Maxsun Intel Arc Pro B60 Dual 48GB Liquid Edition Arrives With Dual Battlemage GPUs

This liquid-cooled design was developed in collaboration with Japanese case and cooling vendor Abee (stylized abee), who also recently started selling a mini-workstation based on AMD's Ryzen AI Max 300-series processors, codenamed Strix Halo. Likewise, Maxsun and abee also announced an AI Workstation solution that combines a Maxsun W790 motherboard for Xeon W "Sapphire Rapids" CPUs with up to four Arc Pro B60 Dual 48G Turbo cards, or up to seven of the liquid-cooled version.
It isn't clear if Maxsun will be selling this AI workstation setup as a turn-key solution or if it will be more of a bare-bones affair that only includes the Abee chassis, cooling, and power supply, while Maxsun provides the motherboard and GPUs with the buyer expected to provide the CPU and storage. It also isn't clear whether Maxsun and Abee intend to sell the liquid-cooled Arc Pro B60 Dual 48G as a stand-alone product, or if it will only be available as a component in these workstations.
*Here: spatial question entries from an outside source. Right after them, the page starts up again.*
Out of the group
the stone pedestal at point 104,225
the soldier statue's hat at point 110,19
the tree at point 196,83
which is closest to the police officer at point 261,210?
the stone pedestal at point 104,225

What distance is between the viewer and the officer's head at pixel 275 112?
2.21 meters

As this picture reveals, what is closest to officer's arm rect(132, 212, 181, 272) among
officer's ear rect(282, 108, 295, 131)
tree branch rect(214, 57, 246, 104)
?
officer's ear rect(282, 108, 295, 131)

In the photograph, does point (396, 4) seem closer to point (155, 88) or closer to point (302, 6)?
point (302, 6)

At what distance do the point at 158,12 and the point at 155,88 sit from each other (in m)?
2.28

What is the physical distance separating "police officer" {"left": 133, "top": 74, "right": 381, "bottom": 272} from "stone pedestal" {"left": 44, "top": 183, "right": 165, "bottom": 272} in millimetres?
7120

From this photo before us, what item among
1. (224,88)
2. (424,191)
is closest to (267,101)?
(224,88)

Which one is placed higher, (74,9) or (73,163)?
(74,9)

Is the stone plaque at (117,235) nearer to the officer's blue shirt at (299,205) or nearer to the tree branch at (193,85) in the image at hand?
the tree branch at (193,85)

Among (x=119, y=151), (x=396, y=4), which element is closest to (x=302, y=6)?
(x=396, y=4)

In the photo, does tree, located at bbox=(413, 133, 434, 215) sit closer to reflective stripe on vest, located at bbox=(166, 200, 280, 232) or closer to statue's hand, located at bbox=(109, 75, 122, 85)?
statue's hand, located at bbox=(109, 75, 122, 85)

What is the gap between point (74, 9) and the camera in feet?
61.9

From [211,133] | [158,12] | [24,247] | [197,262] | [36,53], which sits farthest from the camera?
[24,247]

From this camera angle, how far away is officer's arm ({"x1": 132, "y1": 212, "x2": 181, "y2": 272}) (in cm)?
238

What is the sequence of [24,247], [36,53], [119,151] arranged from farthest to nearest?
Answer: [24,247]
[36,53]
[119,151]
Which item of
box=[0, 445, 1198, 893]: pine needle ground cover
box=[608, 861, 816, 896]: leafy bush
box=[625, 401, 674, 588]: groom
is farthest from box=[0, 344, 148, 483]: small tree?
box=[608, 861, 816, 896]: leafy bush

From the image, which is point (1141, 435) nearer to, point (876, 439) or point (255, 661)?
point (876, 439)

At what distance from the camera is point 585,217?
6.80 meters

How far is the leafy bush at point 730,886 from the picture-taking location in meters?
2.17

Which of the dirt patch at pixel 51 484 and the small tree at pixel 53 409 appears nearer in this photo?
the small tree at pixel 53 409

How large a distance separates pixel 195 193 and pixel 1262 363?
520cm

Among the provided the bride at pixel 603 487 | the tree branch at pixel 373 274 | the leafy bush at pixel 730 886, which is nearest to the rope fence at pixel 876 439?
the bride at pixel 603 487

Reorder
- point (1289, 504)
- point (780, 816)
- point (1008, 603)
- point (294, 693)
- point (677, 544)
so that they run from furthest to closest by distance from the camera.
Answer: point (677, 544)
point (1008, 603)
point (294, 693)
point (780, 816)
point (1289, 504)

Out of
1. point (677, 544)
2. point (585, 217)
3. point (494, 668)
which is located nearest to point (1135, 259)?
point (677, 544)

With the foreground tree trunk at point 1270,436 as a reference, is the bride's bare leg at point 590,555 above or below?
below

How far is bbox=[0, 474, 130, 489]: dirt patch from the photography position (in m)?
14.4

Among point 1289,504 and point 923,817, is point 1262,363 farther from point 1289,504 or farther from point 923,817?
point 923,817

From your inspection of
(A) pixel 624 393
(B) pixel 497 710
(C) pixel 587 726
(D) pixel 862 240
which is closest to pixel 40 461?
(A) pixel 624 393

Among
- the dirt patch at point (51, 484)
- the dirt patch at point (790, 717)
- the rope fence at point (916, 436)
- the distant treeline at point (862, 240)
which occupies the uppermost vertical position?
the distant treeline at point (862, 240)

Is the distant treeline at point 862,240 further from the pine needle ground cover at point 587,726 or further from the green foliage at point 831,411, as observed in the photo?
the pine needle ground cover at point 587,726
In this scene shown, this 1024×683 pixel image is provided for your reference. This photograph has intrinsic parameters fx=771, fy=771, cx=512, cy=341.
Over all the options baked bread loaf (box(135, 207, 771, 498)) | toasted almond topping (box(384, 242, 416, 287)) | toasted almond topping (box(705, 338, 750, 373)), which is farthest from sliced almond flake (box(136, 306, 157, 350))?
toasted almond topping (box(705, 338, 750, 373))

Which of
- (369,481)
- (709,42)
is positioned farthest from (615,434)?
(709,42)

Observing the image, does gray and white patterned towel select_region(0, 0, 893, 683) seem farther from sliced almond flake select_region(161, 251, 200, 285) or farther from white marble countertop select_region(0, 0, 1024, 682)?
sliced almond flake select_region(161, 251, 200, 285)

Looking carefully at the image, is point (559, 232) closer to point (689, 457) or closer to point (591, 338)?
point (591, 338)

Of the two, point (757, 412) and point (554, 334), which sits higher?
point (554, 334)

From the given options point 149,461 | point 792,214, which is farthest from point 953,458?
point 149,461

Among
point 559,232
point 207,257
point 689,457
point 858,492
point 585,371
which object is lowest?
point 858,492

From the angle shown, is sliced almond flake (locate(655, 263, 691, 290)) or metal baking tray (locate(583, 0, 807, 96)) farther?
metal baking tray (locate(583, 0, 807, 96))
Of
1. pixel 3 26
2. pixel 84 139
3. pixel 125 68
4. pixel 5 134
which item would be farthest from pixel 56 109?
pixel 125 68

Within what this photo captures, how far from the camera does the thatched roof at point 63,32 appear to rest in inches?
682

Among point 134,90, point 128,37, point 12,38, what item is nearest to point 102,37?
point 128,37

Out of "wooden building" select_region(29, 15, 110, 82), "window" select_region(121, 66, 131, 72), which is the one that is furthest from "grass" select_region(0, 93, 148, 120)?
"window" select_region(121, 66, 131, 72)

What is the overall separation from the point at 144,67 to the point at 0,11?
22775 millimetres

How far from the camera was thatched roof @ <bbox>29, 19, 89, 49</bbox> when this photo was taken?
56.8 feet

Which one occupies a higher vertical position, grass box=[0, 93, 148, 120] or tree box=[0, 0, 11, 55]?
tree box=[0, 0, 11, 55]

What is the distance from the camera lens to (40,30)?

It also isn't exactly clear how capable such a system would be. Conventionally, adding more GPUs to a system doesn't let you make use of larger AI models or longer context windows because each GPU only has access to its own local memory; in this case, that's just 24GB per chip. Intel doesn't have a hardware equivalent to NVIDIA's NVLink that allows cross-GPU coherency.

However, the company did reveal Project Battlematrix during Computex 2025, a primarily software-based solution to achieving the same results. Project Battlematrix appears to be a software platform that leverages PCI Express 5.0 to perform software-based cross-GPU coherency on the system's CPU. Because each BMG-G21 GPU on the Arc Pro B60 Dual cards has its own direct PCI Express 5.0 x8 link to the CPU, this approach could enable one of the Maxsun x Abee AI workstations to flex a full 336GB of combined VRAM and up to 2758 dense INT8 TOPS at inference workloads—some 66% more than a GeForce RTX 5090, if our math holds up. Project Battlematrix had its first release back in August, and Intel is promising the full feature set release, including SR-IOV and VDI support, in Q4 of this year.
The other key detail missing from this equation is the price for all this fancy hardware. While the Arc B580 gaming GPUs (and the Arc Pro B50) have made their name on excellent price-to-performance, this is some fairly exotic professional-grade gear we're talking about, and it likely won't come cheap. The Turbo version of the Arc Pro B60 Dual reportedly costs around $1200 USD in China. We'll keep an eye on this story and update this post (or follow up) if Maxsun announces pricing and availability for the liquid-cooled version.